#### [Required work]
Everything from the line that holds "From the scene" through the end of the data below should be output exactly, both ends included.

#### [Data rows]
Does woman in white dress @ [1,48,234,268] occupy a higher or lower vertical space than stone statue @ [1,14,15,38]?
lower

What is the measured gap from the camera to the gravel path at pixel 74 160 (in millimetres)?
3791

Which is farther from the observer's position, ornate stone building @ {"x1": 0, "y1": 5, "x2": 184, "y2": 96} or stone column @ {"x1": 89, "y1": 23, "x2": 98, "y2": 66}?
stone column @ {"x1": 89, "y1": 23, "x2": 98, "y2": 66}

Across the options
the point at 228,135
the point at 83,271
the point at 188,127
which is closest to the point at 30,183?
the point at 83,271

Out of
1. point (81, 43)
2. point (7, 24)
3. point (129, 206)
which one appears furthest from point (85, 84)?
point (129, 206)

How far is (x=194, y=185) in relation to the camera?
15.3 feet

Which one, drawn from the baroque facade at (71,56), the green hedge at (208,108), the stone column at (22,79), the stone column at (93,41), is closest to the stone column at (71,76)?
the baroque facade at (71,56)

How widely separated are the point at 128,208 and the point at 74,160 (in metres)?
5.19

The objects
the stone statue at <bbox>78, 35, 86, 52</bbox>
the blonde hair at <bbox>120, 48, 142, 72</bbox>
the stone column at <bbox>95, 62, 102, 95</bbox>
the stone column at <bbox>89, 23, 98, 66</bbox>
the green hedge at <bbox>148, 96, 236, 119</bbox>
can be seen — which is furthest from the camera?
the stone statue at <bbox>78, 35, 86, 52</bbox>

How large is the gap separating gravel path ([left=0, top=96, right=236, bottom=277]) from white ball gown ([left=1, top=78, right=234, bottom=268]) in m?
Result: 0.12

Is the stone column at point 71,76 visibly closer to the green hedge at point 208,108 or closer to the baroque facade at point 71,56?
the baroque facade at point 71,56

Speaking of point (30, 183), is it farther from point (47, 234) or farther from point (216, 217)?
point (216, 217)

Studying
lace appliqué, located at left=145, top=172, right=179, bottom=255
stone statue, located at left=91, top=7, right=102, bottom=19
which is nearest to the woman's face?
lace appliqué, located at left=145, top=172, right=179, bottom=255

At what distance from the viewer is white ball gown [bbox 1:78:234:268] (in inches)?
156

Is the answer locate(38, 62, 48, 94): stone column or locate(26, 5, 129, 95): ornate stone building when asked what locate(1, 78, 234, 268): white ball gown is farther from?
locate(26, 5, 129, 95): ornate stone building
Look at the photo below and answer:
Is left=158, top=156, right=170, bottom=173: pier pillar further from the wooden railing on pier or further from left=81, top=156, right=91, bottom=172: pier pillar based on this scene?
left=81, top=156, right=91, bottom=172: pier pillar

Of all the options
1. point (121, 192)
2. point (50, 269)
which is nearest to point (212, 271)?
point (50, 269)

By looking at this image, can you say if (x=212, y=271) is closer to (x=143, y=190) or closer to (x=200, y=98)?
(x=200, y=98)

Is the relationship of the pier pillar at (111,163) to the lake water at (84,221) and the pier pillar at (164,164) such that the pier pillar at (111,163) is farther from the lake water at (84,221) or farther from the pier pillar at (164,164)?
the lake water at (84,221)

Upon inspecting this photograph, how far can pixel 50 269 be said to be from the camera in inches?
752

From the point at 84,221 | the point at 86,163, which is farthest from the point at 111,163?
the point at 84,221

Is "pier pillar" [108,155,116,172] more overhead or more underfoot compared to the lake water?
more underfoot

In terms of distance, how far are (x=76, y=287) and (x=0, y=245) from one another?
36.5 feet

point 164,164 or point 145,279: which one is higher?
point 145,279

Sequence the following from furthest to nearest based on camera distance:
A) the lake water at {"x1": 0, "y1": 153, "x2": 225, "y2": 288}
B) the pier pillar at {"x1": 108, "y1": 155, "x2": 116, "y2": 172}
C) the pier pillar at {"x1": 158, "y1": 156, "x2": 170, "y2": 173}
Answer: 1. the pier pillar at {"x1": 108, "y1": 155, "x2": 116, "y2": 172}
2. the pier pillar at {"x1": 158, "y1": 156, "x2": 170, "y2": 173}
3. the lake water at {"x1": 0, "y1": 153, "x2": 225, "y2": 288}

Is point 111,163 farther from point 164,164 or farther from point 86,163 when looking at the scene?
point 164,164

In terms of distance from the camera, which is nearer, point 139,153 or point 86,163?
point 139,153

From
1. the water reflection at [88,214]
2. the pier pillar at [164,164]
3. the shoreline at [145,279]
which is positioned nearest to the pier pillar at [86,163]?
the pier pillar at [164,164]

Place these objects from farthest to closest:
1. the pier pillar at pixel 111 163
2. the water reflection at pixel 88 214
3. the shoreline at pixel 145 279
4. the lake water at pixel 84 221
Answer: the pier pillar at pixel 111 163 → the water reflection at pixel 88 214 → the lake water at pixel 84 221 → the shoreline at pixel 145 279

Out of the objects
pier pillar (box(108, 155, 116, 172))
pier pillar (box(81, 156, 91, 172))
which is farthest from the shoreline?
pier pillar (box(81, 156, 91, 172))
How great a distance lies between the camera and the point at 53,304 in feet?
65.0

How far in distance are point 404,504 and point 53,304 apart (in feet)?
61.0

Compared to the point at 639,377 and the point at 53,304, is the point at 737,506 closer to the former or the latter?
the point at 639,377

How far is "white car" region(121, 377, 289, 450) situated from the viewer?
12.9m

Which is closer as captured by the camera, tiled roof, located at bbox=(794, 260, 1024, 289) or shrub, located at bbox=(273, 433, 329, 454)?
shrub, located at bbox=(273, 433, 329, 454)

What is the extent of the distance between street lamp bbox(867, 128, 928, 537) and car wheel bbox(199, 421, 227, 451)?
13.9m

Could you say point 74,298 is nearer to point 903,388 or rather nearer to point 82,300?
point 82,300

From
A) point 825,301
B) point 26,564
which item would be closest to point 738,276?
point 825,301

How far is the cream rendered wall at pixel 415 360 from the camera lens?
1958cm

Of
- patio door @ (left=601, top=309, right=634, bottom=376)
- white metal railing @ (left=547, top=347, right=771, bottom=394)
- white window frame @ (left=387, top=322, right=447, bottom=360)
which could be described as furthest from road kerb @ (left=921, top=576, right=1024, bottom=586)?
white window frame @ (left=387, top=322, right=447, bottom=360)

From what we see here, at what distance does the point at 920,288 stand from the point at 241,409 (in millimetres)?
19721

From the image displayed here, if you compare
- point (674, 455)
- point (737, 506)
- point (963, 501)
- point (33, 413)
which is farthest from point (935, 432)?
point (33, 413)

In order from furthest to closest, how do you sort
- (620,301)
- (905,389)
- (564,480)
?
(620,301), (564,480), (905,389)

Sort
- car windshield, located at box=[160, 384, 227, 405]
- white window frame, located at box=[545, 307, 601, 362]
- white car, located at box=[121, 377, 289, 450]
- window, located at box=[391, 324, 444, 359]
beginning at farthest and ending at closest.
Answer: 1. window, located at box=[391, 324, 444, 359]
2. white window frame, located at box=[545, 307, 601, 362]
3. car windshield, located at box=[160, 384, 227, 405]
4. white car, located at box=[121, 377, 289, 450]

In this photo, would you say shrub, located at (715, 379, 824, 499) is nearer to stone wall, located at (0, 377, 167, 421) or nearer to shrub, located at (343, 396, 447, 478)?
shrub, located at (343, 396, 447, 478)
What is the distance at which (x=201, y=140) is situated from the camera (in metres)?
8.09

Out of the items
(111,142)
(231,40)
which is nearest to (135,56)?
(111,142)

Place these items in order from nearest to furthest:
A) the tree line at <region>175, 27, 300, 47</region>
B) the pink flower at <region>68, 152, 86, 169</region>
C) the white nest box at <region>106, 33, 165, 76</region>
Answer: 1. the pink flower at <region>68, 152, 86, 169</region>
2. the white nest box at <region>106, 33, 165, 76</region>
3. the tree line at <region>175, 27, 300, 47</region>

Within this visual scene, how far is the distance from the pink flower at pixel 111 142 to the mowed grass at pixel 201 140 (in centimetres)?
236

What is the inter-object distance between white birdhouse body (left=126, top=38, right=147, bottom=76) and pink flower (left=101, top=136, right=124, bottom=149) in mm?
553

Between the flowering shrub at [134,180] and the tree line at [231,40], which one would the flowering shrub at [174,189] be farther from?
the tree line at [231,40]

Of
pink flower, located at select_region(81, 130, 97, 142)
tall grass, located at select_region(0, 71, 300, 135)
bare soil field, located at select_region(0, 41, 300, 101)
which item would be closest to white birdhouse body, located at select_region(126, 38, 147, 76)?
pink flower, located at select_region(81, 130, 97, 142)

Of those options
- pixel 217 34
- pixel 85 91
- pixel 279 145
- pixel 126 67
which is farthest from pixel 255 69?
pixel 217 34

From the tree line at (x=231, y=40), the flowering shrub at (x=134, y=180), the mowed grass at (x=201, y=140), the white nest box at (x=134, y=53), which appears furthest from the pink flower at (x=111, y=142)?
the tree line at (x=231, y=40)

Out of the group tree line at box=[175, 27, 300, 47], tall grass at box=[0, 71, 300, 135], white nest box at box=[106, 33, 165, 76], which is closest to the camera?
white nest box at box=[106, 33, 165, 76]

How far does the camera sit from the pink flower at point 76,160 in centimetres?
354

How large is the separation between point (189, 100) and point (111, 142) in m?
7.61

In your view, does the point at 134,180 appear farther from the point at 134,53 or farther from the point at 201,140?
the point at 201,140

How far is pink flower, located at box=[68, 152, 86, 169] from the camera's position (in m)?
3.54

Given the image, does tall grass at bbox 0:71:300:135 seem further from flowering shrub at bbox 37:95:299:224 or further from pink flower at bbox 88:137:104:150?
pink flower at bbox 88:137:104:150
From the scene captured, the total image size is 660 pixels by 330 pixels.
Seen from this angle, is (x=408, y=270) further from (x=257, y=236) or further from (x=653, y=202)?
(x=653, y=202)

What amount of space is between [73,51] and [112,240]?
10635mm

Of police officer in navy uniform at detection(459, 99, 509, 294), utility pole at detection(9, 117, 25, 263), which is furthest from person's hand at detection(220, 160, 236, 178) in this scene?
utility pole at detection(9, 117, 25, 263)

#### [Result for this exercise]
From the scene captured, the total image size is 660 pixels by 330 pixels.
Seen from this angle, is (x=408, y=270) further from (x=257, y=236) or further from (x=653, y=202)?
(x=653, y=202)

What amount of space is between [73,51] and [112,240]?
10635mm

Of police officer in navy uniform at detection(459, 99, 509, 294), utility pole at detection(9, 117, 25, 263), which is furthest from person's hand at detection(220, 160, 236, 178) in this scene?
utility pole at detection(9, 117, 25, 263)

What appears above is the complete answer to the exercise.